Dataset entries
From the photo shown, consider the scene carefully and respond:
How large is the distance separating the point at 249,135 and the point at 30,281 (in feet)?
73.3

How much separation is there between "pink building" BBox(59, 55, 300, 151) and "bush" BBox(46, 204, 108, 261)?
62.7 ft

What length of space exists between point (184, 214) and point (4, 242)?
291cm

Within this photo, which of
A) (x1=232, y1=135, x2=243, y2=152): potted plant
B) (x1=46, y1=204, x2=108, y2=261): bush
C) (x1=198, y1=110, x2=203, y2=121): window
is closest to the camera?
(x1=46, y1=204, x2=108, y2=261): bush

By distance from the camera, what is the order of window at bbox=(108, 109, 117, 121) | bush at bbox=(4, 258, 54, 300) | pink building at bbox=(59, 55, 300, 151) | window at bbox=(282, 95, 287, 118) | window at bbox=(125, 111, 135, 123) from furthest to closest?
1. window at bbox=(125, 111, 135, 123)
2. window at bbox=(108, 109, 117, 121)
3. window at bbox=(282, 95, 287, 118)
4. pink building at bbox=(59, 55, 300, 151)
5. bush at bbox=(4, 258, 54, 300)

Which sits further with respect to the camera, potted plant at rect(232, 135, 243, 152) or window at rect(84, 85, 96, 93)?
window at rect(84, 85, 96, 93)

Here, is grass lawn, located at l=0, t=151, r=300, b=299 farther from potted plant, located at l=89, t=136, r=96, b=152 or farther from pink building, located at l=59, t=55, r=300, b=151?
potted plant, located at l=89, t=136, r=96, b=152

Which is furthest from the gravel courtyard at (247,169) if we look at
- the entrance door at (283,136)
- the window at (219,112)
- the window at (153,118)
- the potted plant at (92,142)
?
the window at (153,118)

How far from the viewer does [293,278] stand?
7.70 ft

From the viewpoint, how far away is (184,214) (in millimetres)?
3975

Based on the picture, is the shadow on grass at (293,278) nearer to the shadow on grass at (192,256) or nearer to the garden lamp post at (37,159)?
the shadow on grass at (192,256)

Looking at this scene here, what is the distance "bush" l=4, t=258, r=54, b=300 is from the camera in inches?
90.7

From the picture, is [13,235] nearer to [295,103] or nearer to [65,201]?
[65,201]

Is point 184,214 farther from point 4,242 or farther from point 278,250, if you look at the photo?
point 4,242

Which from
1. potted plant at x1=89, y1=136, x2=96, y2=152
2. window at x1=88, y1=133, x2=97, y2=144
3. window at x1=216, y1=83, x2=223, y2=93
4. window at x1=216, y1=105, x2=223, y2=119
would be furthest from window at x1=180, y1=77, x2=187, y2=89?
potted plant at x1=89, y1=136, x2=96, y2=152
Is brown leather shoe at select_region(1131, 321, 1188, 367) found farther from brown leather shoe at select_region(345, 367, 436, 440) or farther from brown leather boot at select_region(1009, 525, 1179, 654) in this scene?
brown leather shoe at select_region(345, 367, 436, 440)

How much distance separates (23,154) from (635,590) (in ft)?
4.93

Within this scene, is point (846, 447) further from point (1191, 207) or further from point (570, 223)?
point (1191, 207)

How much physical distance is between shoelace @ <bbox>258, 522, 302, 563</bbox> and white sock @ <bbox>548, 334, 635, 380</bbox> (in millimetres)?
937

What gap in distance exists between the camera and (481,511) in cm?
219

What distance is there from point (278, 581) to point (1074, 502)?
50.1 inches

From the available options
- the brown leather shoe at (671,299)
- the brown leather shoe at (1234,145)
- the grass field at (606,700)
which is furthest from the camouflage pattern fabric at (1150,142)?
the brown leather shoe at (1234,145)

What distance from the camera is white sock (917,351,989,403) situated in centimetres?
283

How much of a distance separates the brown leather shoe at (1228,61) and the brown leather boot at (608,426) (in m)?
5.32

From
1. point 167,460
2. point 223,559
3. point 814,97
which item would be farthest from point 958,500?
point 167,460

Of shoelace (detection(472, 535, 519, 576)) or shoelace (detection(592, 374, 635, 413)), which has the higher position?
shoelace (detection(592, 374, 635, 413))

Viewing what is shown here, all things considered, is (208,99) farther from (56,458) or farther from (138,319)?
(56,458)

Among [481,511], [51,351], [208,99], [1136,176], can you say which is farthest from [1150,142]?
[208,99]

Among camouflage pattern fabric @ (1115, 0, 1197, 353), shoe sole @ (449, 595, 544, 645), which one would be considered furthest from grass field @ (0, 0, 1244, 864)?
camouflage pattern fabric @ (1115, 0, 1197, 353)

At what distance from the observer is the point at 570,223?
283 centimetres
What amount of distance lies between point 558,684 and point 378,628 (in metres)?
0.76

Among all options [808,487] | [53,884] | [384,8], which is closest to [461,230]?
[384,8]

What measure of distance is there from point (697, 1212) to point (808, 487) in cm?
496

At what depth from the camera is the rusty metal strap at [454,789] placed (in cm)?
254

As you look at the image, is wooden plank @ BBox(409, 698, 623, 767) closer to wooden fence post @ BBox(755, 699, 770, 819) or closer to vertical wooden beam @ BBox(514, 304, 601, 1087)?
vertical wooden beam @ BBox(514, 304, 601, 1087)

### Aim of the task
Lay out the items above as a numbered list, one line per entry, and leave out the blank lines.

### Correct response
1. From the photo shown, consider the scene carefully and respond:
2. How large is the distance separating the point at 249,135 and the point at 30,281 (in feet)?
3. 73.3
4. How much separation is there between "pink building" BBox(59, 55, 300, 151) and "bush" BBox(46, 204, 108, 261)?
5. 62.7 ft
6. What length of space exists between point (184, 214) and point (4, 242)?
7. 291cm
8. Within this photo, which of
9. A) (x1=232, y1=135, x2=243, y2=152): potted plant
10. B) (x1=46, y1=204, x2=108, y2=261): bush
11. C) (x1=198, y1=110, x2=203, y2=121): window
12. is closest to the camera?
13. (x1=46, y1=204, x2=108, y2=261): bush
14. By distance from the camera, what is the order of window at bbox=(108, 109, 117, 121) | bush at bbox=(4, 258, 54, 300) | pink building at bbox=(59, 55, 300, 151) | window at bbox=(282, 95, 287, 118) | window at bbox=(125, 111, 135, 123) from furthest to closest?
15. 1. window at bbox=(125, 111, 135, 123)
16. 2. window at bbox=(108, 109, 117, 121)
17. 3. window at bbox=(282, 95, 287, 118)
18. 4. pink building at bbox=(59, 55, 300, 151)
19. 5. bush at bbox=(4, 258, 54, 300)
20. Which sits further with respect to the camera, potted plant at rect(232, 135, 243, 152) or window at rect(84, 85, 96, 93)?
21. window at rect(84, 85, 96, 93)
22. Here, is grass lawn, located at l=0, t=151, r=300, b=299 farther from potted plant, located at l=89, t=136, r=96, b=152 or farther from pink building, located at l=59, t=55, r=300, b=151?
23. potted plant, located at l=89, t=136, r=96, b=152
24. Which is furthest from the gravel courtyard at (247,169) if we look at
25. - the entrance door at (283,136)
26. - the window at (219,112)
27. - the window at (153,118)
28. - the potted plant at (92,142)
29. ?
30. the window at (153,118)
31. How far from the viewer does [293,278] stand?
32. 7.70 ft
33. From the viewpoint, how far away is (184,214) (in millimetres)?
34. 3975
35. Based on the picture, is the shadow on grass at (293,278) nearer to the shadow on grass at (192,256) or nearer to the garden lamp post at (37,159)?
36. the shadow on grass at (192,256)
37. Looking at this scene here, what is the distance "bush" l=4, t=258, r=54, b=300 is from the camera in inches?
38. 90.7
39. From the picture, is [13,235] nearer to [295,103] or nearer to [65,201]?
40. [65,201]
41. Is point 184,214 farther from point 4,242 or farther from point 278,250, if you look at the photo?
42. point 4,242
43. Which from
44. 1. potted plant at x1=89, y1=136, x2=96, y2=152
45. 2. window at x1=88, y1=133, x2=97, y2=144
46. 3. window at x1=216, y1=83, x2=223, y2=93
47. 4. window at x1=216, y1=105, x2=223, y2=119
48. would be furthest from window at x1=180, y1=77, x2=187, y2=89?
49. potted plant at x1=89, y1=136, x2=96, y2=152
50. Is brown leather shoe at select_region(1131, 321, 1188, 367) found farther from brown leather shoe at select_region(345, 367, 436, 440) or farther from brown leather boot at select_region(1009, 525, 1179, 654) in this scene?
51. brown leather shoe at select_region(345, 367, 436, 440)
52. How much distance separates (23,154) from (635,590) (in ft)?
53. 4.93
54. Within this scene, is point (846, 447) further from point (1191, 207) or further from point (570, 223)?
55. point (1191, 207)
56. How much physical distance is between shoelace @ <bbox>258, 522, 302, 563</bbox> and white sock @ <bbox>548, 334, 635, 380</bbox> (in millimetres)?
57. 937
58. What gap in distance exists between the camera and (481,511) in cm?
59. 219
60. What distance is there from point (278, 581) to point (1074, 502)?
61. 50.1 inches
62. From the available options
63. - the brown leather shoe at (671,299)
64. - the brown leather shoe at (1234,145)
65. - the grass field at (606,700)
66. which is furthest from the camouflage pattern fabric at (1150,142)?
67. the brown leather shoe at (1234,145)
68. What distance from the camera is white sock (917,351,989,403) situated in centimetres?
69. 283
70. How much of a distance separates the brown leather shoe at (1228,61) and the brown leather boot at (608,426) (in m)?
71. 5.32
72. From
73. 1. point 167,460
74. 2. point 223,559
75. 3. point 814,97
76. which item would be farthest from point 958,500?
77. point 167,460
78. Of shoelace (detection(472, 535, 519, 576)) or shoelace (detection(592, 374, 635, 413)), which has the higher position?
79. shoelace (detection(592, 374, 635, 413))
80. Viewing what is shown here, all things considered, is (208,99) farther from (56,458) or farther from (138,319)?
81. (56,458)
82. Among [481,511], [51,351], [208,99], [1136,176], can you say which is farthest from [1150,142]?
83. [208,99]
84. Among camouflage pattern fabric @ (1115, 0, 1197, 353), shoe sole @ (449, 595, 544, 645), which one would be considered furthest from grass field @ (0, 0, 1244, 864)?
85. camouflage pattern fabric @ (1115, 0, 1197, 353)
86. At what distance from the observer is the point at 570,223?
87. 283 centimetres
88. What amount of distance lies between point 558,684 and point 378,628 (in metres)?
89. 0.76
90. Among all options [808,487] | [53,884] | [384,8], which is closest to [461,230]?
91. [384,8]
92. What measure of distance is there from point (697, 1212) to point (808, 487) in cm?
93. 496
94. At what depth from the camera is the rusty metal strap at [454,789] placed (in cm)?
95. 254
96. As you look at the image, is wooden plank @ BBox(409, 698, 623, 767) closer to wooden fence post @ BBox(755, 699, 770, 819) or closer to vertical wooden beam @ BBox(514, 304, 601, 1087)?
97. vertical wooden beam @ BBox(514, 304, 601, 1087)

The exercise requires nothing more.